Russia’s invasion of Ukraine was accompanied by an explosion of public sympathy in Western Europe and the United States. Expressed broadly across social media, the level of public reactions and response from Western policymakers stands out as unique in comparison to other military interventions of the past decade. Ukraine has created a specific information strategy towards NATO designed to target the general public to influence elite policymakers. As a result, the NATO countries have raised over $10 billion in military aid, along with billions in private donations and over 20,000 foreign fighters.

Traditional Western information strategies, codified in the 20th century, are built around leveraging print publications and corporate news media to disseminate facts with a limited state narrative. In practice, information strategy among NATO states varies along a spectrum: from banal public information on one end, to politicized mal-information, or accurate information released for targeted political ends, on the other. Beyond misinformation on this spectrum sit disinformation, misinformation, and heavy control of information flows. Every country occupies a range on this spectrum as they employ myriad tactics to build narratives and national myths. Norms and cultural values push the West to focus its efforts on activities spanning the range of public information to misinformation, while generally forgoing misinformation and disinformation.

Since the start of the war, Ukraine has shifted its resting point on this spectrum. Attempting to leverage its position as the victim of an unjust invasion, Ukraine released an information campaign designed to effect popular sympathies in the United States and Europe to drive elite decision-making. This centers Ukrainian strategy firmly in the camp of mal-information, and away from public information. Mal-information, despite its connotations, is not always unethical. The Ukrainian government’s publicization of Russian war crimes, for example, is both factually accurate and fulfills the government’s obligation to advocate for its citizens’ wellbeing. This, however, does not negate the fact that these information operations are intentional, strategic, and come with definable political goals.
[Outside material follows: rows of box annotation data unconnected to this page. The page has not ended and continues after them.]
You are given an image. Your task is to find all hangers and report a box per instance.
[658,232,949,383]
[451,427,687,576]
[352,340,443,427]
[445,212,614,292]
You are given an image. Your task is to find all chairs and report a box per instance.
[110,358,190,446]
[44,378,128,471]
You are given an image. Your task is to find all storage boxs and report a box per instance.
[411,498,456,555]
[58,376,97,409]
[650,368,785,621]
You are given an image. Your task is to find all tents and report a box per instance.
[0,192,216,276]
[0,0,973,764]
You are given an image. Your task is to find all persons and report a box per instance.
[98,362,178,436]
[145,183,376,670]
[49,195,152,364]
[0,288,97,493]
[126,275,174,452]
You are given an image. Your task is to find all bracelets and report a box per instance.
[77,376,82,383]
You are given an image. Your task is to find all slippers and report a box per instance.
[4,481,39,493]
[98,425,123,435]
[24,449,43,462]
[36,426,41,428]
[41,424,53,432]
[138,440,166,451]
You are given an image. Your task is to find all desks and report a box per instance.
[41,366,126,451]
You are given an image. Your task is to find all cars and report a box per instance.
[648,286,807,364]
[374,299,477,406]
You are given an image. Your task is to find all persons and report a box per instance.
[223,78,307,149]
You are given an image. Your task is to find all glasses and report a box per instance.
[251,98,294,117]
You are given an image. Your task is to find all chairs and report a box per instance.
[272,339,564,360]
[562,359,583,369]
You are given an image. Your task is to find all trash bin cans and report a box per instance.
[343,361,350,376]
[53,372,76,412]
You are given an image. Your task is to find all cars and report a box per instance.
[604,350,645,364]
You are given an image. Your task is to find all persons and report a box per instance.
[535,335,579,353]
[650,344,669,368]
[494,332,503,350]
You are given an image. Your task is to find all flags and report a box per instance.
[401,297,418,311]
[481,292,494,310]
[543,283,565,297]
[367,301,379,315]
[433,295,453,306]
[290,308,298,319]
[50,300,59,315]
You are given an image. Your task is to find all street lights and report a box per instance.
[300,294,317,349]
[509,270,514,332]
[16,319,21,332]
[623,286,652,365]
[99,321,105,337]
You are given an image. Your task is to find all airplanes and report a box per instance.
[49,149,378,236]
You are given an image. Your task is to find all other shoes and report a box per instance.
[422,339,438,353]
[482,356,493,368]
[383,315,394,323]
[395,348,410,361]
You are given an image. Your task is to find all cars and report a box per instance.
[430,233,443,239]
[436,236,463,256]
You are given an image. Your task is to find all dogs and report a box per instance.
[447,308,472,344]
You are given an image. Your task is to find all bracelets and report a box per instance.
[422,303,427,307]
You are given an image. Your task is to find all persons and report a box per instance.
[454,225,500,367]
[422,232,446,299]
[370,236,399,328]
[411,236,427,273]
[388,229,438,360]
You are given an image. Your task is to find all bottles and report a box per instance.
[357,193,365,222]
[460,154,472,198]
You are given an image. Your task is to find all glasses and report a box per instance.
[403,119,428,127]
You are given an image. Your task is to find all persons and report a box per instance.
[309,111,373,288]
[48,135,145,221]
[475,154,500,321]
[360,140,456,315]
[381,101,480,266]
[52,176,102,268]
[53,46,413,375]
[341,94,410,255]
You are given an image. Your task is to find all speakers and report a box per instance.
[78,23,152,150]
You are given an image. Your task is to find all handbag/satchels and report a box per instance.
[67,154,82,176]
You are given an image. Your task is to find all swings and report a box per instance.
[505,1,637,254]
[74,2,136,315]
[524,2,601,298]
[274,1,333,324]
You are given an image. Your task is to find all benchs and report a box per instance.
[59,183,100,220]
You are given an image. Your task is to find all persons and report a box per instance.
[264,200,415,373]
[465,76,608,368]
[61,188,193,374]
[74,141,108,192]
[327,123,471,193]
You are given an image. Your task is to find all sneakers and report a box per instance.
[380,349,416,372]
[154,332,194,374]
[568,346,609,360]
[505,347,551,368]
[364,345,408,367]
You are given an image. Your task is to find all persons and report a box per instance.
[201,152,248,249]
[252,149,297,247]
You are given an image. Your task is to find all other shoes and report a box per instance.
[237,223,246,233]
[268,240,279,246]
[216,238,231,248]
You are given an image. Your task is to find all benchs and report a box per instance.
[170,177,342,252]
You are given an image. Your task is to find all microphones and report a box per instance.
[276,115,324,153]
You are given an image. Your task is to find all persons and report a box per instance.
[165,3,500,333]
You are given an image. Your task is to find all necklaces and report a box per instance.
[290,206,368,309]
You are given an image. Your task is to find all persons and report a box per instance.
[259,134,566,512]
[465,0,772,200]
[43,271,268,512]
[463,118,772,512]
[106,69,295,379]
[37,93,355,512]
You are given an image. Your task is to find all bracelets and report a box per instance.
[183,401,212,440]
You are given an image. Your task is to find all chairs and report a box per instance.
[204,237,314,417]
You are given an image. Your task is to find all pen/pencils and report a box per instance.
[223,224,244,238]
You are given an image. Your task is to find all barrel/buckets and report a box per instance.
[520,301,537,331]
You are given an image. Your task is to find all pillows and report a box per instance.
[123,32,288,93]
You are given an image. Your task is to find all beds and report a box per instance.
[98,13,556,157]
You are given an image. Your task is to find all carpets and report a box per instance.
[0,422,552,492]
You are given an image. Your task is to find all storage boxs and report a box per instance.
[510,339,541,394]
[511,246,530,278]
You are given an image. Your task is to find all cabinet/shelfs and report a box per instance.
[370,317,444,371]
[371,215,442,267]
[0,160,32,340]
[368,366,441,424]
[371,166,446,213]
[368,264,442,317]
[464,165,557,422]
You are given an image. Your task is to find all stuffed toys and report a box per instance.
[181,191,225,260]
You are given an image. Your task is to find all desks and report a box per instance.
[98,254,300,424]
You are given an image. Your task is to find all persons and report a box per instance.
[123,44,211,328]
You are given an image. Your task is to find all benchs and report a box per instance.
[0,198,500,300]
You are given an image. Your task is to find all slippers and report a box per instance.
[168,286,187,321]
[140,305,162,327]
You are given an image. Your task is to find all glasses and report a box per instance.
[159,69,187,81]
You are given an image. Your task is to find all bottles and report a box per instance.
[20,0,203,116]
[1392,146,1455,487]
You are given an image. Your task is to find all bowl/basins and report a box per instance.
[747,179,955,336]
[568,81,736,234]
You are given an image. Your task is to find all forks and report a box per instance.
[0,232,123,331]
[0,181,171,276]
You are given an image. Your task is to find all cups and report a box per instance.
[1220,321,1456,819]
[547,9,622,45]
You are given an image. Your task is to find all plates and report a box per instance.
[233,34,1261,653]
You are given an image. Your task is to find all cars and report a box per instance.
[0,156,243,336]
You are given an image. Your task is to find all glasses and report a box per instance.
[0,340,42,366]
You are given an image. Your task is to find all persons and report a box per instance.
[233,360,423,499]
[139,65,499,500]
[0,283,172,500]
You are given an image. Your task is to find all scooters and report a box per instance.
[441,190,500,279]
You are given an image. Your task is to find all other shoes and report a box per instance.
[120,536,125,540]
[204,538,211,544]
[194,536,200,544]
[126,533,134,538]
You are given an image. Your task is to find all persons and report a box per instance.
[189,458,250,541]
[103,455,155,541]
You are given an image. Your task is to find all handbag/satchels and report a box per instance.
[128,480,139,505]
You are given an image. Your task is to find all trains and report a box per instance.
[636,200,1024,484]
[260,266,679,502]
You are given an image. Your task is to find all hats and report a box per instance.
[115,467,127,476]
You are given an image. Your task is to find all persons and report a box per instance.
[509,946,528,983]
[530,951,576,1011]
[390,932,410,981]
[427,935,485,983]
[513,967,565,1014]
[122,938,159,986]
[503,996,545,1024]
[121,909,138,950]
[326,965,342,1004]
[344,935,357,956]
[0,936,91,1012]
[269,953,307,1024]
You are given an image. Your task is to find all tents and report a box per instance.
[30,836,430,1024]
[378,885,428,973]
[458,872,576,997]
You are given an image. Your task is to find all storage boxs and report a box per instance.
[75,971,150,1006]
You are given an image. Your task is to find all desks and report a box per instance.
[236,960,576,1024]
During the invasion’s opening weeks, Ukraine’s official English language Twitter, already using a casual tone prewar, went on a verbal offensive, taking a defiant and hyper-patriotic tone. The Ministry of Defense (MOD)’s account, then conducted in Ukrainian, took a sober and nationalistic tone, with posts that lionized Ukrainian servicemembers, displayed Russian losses, and provided safety updates to the public. The bifurcation of these two suggests intentional targeting of audiences: the official account was for Western observers, while MOD was for Ukrainian morale. At first glance, nasty words from a Twitter account can be written off as an angry keyboard warrior, yet this action has had real effects on Ukraine’s ability to prosecute the war. After early success, Ukraine shifted its strategy to be weighted externally, with the MOD account changing to all English language posts in early June. These English language accounts deprioritize public information on the war, and serve to remind NATO’s voters why they support Ukraine. The accounts regularly remind the audience that an attack on Ukraine is an attack on the broader European project, at one point merely tweeting a list of values held dear by the international order, “freedom…human rights, rule of law…equality, freedom of speech, peaceful protest, transparency, accountability, religious freedom… *shortlist of what we stand for.”

Ukraine’s end goal is to keep a political imperative in NATO’s liberal democracies. High-popularity issues cannot be ignored by elected politicians. Even in the United States, where incumbency advantages shield most lawmakers from public opinion, protecting Ukraine is a rare point of unity. As a result, Ukraine is targeting the hearts and minds of the U.S. and European public to keep itself popular. Ukraine’s political elite are undertaking their campaign to sway Western policymakers, but by making their cause a political reality, they ensure continued Western aid. Elite policymakers being motivated by Ukrainian public messaging is ancillary to the primary goal. What ensures continued support for the Ukrainian war effort is the general public seeing support for Ukraine as a political imperative.